Given exercise
Reproduce the entries from the line containing "Referencing this scene, principal" up to and including the line containing "- the rock at point 360,56", substituting "boulder" for each occurrence of "rock" and leaving everything else unchanged.
------------------------------------------------------------------------
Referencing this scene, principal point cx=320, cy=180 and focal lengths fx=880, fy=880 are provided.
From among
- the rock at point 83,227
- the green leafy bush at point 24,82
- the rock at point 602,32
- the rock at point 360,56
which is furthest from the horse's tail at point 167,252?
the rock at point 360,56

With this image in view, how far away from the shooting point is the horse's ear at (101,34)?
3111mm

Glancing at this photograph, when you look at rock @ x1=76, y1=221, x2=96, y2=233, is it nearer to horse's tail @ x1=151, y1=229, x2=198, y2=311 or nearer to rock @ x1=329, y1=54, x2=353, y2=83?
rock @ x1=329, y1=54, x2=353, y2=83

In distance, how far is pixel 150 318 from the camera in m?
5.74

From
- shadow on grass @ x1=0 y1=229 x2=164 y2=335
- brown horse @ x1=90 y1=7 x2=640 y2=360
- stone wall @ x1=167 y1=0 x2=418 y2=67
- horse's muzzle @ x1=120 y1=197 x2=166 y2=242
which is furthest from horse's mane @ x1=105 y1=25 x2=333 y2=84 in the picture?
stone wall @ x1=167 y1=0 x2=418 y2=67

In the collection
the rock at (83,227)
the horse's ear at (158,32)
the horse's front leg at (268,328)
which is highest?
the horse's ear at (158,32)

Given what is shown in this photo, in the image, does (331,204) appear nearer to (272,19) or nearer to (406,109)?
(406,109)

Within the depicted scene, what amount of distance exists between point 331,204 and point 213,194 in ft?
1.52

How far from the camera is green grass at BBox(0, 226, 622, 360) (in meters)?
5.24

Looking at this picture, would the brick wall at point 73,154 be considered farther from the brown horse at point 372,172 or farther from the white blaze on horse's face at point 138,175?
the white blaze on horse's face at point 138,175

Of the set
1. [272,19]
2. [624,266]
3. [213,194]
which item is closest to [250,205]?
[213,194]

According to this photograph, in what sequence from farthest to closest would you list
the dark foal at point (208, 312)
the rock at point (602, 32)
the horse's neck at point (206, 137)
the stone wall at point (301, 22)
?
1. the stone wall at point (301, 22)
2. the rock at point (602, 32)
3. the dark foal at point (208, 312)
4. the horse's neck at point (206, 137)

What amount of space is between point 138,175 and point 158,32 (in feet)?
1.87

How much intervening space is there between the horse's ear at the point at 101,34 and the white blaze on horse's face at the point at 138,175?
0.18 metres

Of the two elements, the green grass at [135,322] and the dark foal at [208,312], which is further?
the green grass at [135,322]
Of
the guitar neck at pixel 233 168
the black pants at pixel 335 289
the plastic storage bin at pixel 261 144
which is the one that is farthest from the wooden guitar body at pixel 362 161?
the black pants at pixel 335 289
------------------------------------------------------------------------
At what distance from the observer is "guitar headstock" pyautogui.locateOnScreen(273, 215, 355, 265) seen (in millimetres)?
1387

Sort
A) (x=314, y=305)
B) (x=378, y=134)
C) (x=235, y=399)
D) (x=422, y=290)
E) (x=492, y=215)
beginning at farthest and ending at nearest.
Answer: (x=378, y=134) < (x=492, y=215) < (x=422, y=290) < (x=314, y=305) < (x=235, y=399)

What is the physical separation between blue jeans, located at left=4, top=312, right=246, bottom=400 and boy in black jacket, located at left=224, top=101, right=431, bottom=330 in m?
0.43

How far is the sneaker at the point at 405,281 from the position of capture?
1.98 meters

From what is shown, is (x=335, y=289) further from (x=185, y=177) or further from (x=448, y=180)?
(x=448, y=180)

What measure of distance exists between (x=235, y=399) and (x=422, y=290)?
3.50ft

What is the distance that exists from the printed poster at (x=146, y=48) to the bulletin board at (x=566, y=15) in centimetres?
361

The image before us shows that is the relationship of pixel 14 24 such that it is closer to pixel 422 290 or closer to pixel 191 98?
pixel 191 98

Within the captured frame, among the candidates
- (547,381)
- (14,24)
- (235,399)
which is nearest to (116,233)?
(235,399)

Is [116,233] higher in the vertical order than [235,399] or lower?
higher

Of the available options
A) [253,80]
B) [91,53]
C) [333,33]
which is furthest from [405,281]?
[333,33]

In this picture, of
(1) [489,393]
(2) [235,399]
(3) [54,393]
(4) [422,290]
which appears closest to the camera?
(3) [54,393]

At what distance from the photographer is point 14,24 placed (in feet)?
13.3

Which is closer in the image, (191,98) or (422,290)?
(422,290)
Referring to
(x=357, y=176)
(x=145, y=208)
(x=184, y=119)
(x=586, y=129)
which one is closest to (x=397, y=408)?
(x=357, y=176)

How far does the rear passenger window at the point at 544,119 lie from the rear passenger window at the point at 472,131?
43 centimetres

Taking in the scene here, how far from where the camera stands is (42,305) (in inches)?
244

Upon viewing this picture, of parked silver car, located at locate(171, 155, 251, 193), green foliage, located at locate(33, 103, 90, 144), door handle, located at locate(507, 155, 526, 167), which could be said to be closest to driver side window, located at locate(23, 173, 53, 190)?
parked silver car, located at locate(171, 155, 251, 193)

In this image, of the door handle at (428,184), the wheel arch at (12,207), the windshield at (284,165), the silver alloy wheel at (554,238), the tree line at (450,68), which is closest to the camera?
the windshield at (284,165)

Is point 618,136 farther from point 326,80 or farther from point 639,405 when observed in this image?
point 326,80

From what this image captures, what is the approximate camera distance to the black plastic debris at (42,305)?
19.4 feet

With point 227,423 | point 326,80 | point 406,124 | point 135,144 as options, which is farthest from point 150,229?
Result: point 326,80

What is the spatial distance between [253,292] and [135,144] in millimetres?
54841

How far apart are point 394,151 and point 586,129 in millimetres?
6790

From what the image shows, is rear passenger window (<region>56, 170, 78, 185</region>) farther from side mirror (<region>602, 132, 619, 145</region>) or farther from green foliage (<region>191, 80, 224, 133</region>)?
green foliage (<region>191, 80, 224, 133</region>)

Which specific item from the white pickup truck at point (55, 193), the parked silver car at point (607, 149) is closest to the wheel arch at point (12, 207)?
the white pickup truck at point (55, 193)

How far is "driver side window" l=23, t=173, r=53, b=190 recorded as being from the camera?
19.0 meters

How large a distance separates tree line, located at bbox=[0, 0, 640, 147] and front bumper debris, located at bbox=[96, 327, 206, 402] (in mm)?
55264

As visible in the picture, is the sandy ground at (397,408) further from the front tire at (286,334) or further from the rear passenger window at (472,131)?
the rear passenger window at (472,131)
------------------------------------------------------------------------
Final answer
Referencing this scene, principal point cx=320, cy=180 and focal lengths fx=880, fy=880 are provided.
From among
- the boulder at point 83,227
- the green leafy bush at point 24,82
- the boulder at point 602,32
- the boulder at point 360,56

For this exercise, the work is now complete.